The graphic below summarizes the selection investigation results and comparision and highlights my top two choices that best satisfied my requirements.

Note this comparison doesn’t include costs. However, generally speaking, these solutions have more or less similar costs.

My requirements were best met using Acterys which provides Xero API data ETL,  an advanced datawarehouse, and scheduling and user administration capabilities.  Of the remaining solutions FreshBI  was ranked second.

Note that there are a lot of other potential solutions including the many Xero application partners  or the many cloud data integration tools but these were the ones that I found to be most useful.

Solution Details

FreshBI Power BI Custom Connector for Xero Accounting was initially selected primarily because it was quick and easy way to get Xero API data.

    • The FreshBI team has developed their own custom Power BI Xero connector that they sell for a fixed price. Once you have the connector you are free to modify it as required which is what I did.
    • The FreshBI connector connects to API and returns data to Power BI as Power BI queries. The connector can be accessed and the query code modified as desired to get data into desired shape or to modify it to retrieve multiple years of data.
    • However, code required non-trivial modification to get desired data. Original connector retrieves only 1 year of pivoted format data. I modified the query code to unpivot the data months from columns to rows. Stopped before making further modifications to retrieve > 1 year data. (Interesting note: based on my discussions with FreshBI they said they may modify connector to provide this capability which they will make available as update to purchased connector).
    • Connector cannot refresh from Xero from PBI Online.
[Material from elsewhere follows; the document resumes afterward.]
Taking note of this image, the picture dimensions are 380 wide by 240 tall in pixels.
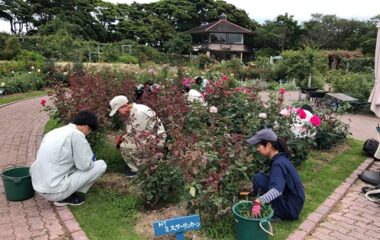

Only Microsoft ‘certified’ connectors have this capability and FreshBI said Microsoft will certify their connector only if it has many more users. Hence, a Power BI pbix file published to PBI Online can only refresh data by using the PBI Gateway which is free app that runs connector on laptop or on server and syncs Xero data and PBI Online dataset.
    • Support complexity deemed high due to modifications, multiple components and environments.

Acterys ultimately selected because it provides best supported, most robust Xero data solution.

    • Acterys has developed a sophisticated modern BI data modelling and process which meets all data requirements eg actuals, budget, forecast, relational star schema, process to import budget and forecast, modify existing datasets.
    • Includes Microsoft Azure SQL Server database for Xero data storage as reporting data source.
    • Xero data refresh process includes scheduling, status email notifications, and previously retrieved update process. Changes made to data within past 7 days updated in Acterys database.
    • Support complexity deemed medium, though Acterys solution is quite complex, it built and supported by Acterys, for all of their customers, which reduces end user support complexity.

ODataLink and CData were not selected as they are essentially alternate methods of FreshBI connector API data acquisition, and do not offer additional data modelling other than Xero Report API. Interesting note: As a result of my discussions with them, OdataLink added new functionality to retrieve > 1 year data.

Synchub not selected because while it provides excellent data syncing capabilities it does not have any data modelling simply providing raw Xero database table data.

Xero PBI App is a Power BI application that is available in the Microsoft Power BI app store. It is considered only as a Xero “showcase”. While the reports can be modified, or new reports created using the dataset, the data has only rolling 1 year data, and it is not possible to have access to the report pbix file to inspect or modify the dataset, hence it is limited to the purpose of the “showcase” reporting.

Hopefully this write-up was helpful when deciding how to get data out of Xero for analytical and reporting purposes. It seemed to me while researching this topic that there is still a lot of opportunity to provide Xero or other ERP / financial application data integration and reporting capability.